▸ **ФРАГМЕНТ ДОКУМЕНТА**
****

Что же касается древних восточных культур, то в них математическое исчисление, носившее практически-прикладной характер, не было внутренне связано с выделением священных чисел - семерок, пятерок или троек. Священное число выступало вовсе не как математическая реалия - к нему обращались скорее либо в магических заклинаниях, где перечислялись различные "семерицы" или практиковались тройные, семеричные и т.д. ритуальные повторы, либо в других ритуальных культовых действиях. Подбирались и перечислялись группы явлений или процессов, которые представали как воплощение "семериц" и "троек", и эта процедура тоже представляла собой одну из древних форм упорядочения и классификации явлений, подобно тому как в племенах первобытных народов упорядочение производится, например, по странам света, которым соответствуют определенные цвета (черный, белый, красный и желтый), виды животных и т.д. Таким образом, ни развитие математической техники счета и решения задач, принадлежавшее сфере хозяйственно-практической, ни выделение священных чисел, имевшее ритуальное, культовое и мифологическое значение, не привело на Древнем Востоке к возникновению математики как системы теоретического знания.
Пифагорейцы первыми возвысили математику до ранее неведомого ей ранга: числа и числовые отношения они стали рассматривать как ключ к пониманию вселенной и ее структуры. Они впервые пришли к убеждению, что "книга природы написана на языке математики",
как спустя почти два тысячелетия выразил эту мысль Галилей.
Для представлений о науке, как они сложились к XVII-XVIII вв., особенно у философов эпохи Просвещения, характерно убеждение в том, что наука по своему существу противоположна религии. Это представление отражает тот период в развитии науки, когда ученым приходилось вести борьбу с религией за возможность свободного научного исследования. Но применительно к другим периодам развития науки это представление оказывается не всегда справедливым. Исторически научное знание вступало в самые различные - и порой весьма неожиданные - отношения с мифологической, религиозной и художественной формами сознания. Так, перемещение математических исследований из сферы практически-прикладной в сферу философско-теоретическую, еще не отделившуюся от религиозно-мистического восприятия мира, послужило тем историческим фактором, благодаря которому математика превратилась в теоретическую науку.
Нет ничего удивительного в том, что мыслители, впервые попытавшиеся не просто технически оперировать с числами (т.е. вычислять), но понять саму сущность числа, сущность множества и характер отношений различных множеств друг к другу, решали эту задачу первоначально в форме объяснения всей структуры мироздания с помощью числа как первоначала. Прежде чем появилась математика как теоретическая система, возникло учение о числе как некотором божественном начале мира, и это, казалось бы, не математическое, а философско-теоретическое учение сыграло роль посредника между древней восточной математикой как собранием образцов для решения отдельных практических задач и древнегреческой математикой как системой положений, строго связанных между собой с помощью доказательства. Вот почему нам кажется неправомерной попытка некоторых историков науки принципиально отделить пифагорейских математиков эпохи Платона от ранних пифагорейцев.

****

▸ **СОБРАННЫЕ ДАННЫЕ**

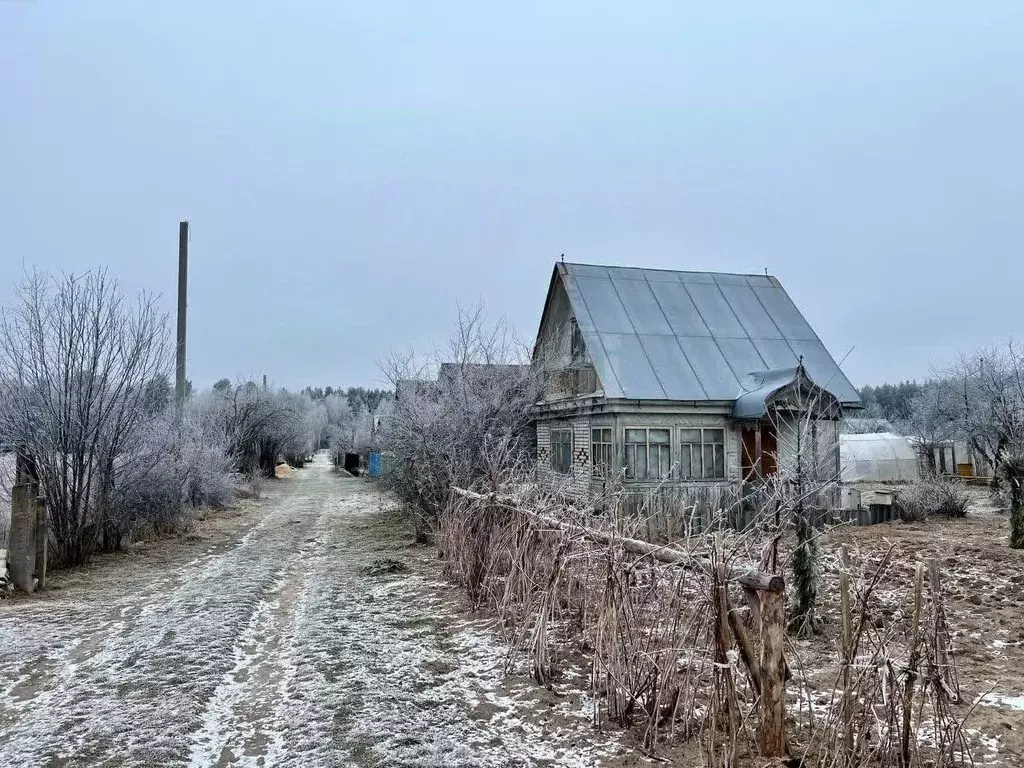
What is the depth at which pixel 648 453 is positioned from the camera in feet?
46.9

****

▸ **ЗАДАНИЕ**
Продолжите текст о роли пифагорейцев в становлении математики как теоретической науки, начав сразу после его последнего предложения. Материалы никак не связаны с приведённым текстом.

▸ **ОТВЕТ НА ЗАДАНИЕ**
Исторические источники свидетельствуют, что Пифагор занимался не только математикой. Так, Гераклит упрекает его в "многознании": "Пифагор, сын Мнесарха, предался исследованию больше всех людей и, выбрав для себя эти сочинения, составил себе (из них) свою мудрость: многознание и обман". Помимо учения о бессмертии души, ее божественной природе и ее перевоплощениях, Пифагор учил о том, что все в мире есть число, занимался исследованием числовых отношений как в чистом виде, так и применительно к музыкальной гармонии, которая, по преданию, именно им была открыта. Ему, видимо, принадлежит также учение о беспредельном и пределе и представление о беспредельном как четном, а о пределе - как нечетном числе.
С представлением о противоположности предела и беспредельного связана также космология ранних пифагорейцев, согласно которой мир вдыхает в себя окружающую его пустоту и таким образом в нем возникает множественность вещей. Число, т.е. множество единиц, возникает тоже из соединения предела и беспредельного. Мир, следовательно, мыслится здесь как нечто завершенное, замкнутое (предел), а окружающая его пустота - как нечто аморфное, неопределенное, лишенное границ - беспредельное. Противоположность "предел - беспредельное" первоначально была близка к таким мифологическим противоположностям, носящим ценностно-символический характер, как свет - тьма, доброе - злое, чистое - нечистое и т.д. Из этих противоположностей строится все существующее, и само число рассматривается тоже как состоящее из противоположностей - чета и нечета. Как сообщает Аристотель, "элементами числа они ( пифагорейцы) считают чет и нечет, из коих первый является неопределенным, а второй определенным; единое состоит у них из того и другого - оно является и четным и нечетным, число <образуется> из единого, а <различные> числа, как было сказано, это - вся вселенная".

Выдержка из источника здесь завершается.